======== DATASET ENTRIES ========

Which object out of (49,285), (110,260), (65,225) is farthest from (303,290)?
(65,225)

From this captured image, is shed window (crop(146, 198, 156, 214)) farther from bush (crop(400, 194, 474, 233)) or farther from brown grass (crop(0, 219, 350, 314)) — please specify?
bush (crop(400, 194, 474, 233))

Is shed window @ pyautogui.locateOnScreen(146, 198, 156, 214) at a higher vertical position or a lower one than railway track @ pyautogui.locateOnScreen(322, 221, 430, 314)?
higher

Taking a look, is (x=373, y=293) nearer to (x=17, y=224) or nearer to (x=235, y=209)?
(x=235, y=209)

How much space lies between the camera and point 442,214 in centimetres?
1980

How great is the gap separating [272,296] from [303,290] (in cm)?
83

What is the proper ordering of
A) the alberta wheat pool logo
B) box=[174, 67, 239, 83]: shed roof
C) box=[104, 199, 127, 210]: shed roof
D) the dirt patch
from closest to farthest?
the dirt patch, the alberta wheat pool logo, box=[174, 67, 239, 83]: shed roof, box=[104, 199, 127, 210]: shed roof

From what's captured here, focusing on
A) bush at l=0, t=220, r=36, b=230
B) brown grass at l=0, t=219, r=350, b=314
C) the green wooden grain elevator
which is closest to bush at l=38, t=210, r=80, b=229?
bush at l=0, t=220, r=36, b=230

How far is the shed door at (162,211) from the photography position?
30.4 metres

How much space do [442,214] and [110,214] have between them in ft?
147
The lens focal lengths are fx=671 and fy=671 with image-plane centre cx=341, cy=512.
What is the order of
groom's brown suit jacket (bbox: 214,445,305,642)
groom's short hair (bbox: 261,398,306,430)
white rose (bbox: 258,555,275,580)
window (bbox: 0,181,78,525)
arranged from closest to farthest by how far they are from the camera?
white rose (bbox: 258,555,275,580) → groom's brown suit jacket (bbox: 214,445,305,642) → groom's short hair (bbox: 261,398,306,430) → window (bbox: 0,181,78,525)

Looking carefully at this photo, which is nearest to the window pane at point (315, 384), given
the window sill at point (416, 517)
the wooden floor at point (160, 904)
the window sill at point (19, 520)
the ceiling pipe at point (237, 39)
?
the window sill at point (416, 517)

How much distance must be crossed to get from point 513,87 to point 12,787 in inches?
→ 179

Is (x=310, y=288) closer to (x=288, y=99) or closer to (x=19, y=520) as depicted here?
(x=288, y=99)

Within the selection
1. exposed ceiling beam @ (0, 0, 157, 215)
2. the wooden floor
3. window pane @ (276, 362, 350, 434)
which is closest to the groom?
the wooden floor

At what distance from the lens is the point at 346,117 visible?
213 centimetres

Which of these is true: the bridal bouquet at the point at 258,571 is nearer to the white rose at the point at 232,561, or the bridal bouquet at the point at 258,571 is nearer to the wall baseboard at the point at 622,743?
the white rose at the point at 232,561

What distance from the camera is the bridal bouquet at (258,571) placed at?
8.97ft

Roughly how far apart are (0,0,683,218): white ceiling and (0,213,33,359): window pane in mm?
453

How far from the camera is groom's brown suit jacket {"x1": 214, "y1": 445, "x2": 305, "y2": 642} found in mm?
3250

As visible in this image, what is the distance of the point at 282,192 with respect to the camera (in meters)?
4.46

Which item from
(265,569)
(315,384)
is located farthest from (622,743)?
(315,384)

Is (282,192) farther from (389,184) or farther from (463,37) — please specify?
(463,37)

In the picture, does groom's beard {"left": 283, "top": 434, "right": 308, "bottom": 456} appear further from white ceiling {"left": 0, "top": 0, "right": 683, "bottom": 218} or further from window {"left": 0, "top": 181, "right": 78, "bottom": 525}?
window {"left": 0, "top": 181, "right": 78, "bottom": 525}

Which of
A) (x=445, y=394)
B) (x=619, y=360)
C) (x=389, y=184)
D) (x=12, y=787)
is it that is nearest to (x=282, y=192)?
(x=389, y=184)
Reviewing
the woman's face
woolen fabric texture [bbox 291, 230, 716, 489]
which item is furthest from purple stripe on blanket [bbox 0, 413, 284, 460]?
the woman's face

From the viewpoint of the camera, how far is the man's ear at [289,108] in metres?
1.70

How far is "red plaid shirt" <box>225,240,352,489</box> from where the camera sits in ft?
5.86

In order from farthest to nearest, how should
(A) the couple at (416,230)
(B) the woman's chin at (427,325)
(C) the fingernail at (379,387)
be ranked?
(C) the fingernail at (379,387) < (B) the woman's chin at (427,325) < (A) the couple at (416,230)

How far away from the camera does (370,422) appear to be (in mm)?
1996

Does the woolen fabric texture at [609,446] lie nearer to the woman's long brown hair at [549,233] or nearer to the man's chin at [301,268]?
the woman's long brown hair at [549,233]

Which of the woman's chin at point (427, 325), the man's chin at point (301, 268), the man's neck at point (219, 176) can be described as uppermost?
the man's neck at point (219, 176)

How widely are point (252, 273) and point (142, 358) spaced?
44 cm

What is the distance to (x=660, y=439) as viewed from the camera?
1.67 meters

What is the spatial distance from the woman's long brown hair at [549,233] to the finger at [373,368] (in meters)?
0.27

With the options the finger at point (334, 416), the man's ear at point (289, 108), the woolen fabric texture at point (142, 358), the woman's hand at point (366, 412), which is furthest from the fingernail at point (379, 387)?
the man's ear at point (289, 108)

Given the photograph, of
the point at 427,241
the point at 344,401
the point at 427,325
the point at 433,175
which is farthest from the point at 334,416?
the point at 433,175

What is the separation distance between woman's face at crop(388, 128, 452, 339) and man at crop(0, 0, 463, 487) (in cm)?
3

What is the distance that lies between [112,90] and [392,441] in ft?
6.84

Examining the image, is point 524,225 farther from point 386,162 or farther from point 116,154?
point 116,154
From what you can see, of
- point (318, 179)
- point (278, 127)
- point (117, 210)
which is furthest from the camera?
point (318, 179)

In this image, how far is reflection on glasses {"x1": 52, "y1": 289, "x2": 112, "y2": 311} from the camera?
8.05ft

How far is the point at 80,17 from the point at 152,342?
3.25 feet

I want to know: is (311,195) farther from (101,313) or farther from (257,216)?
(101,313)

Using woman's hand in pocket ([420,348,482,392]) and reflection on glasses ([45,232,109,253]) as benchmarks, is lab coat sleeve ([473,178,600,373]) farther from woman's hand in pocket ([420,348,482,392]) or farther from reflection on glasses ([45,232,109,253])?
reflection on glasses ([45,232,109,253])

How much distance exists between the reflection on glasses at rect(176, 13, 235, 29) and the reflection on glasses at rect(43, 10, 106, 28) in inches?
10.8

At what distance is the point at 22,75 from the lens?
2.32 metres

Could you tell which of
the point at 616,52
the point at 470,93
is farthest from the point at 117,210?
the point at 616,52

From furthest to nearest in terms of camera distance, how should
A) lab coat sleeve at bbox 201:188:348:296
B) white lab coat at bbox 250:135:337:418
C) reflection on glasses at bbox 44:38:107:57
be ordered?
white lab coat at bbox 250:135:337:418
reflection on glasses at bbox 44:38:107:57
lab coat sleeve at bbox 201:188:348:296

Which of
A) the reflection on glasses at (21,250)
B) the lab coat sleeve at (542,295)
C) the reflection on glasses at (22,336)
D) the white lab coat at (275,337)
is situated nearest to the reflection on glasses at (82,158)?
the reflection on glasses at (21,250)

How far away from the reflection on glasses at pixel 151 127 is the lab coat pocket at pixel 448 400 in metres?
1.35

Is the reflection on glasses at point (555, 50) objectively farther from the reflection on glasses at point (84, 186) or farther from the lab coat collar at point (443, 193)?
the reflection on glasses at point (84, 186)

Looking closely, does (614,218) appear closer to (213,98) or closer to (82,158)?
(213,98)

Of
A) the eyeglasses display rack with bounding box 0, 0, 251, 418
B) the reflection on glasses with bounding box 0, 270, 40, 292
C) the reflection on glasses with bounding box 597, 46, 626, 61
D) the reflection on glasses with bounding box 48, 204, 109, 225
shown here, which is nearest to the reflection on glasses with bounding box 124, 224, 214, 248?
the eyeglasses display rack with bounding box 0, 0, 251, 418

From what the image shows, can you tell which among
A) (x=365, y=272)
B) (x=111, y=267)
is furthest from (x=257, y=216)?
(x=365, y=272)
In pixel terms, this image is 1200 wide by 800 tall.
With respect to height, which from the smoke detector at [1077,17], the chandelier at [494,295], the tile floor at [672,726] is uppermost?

========

* GIVEN EXERCISE:
Give again only the lines starting at the one that contains "How far away from the reflection" and running to the end of the data.

* WRITTEN ANSWER:
How far away from the reflection on glasses at pixel 151 127 is the lab coat pocket at pixel 448 400 in metres?
1.35

Is the reflection on glasses at point (555, 50) objectively farther from the reflection on glasses at point (84, 186) or farther from the lab coat collar at point (443, 193)?
the reflection on glasses at point (84, 186)

Looking closely, does (614,218) appear closer to (213,98) or closer to (82,158)?
(213,98)

Of
A) the eyeglasses display rack with bounding box 0, 0, 251, 418
B) the reflection on glasses with bounding box 0, 270, 40, 292
C) the reflection on glasses with bounding box 597, 46, 626, 61
D) the reflection on glasses with bounding box 48, 204, 109, 225
shown here, which is nearest to the reflection on glasses with bounding box 124, 224, 214, 248?
the eyeglasses display rack with bounding box 0, 0, 251, 418

From what the image shows, can you tell which among
A) (x=365, y=272)
B) (x=111, y=267)
is furthest from (x=257, y=216)?
(x=365, y=272)
In pixel terms, this image is 1200 wide by 800 tall.
With respect to height, which from the smoke detector at [1077,17], the chandelier at [494,295], the tile floor at [672,726] is uppermost?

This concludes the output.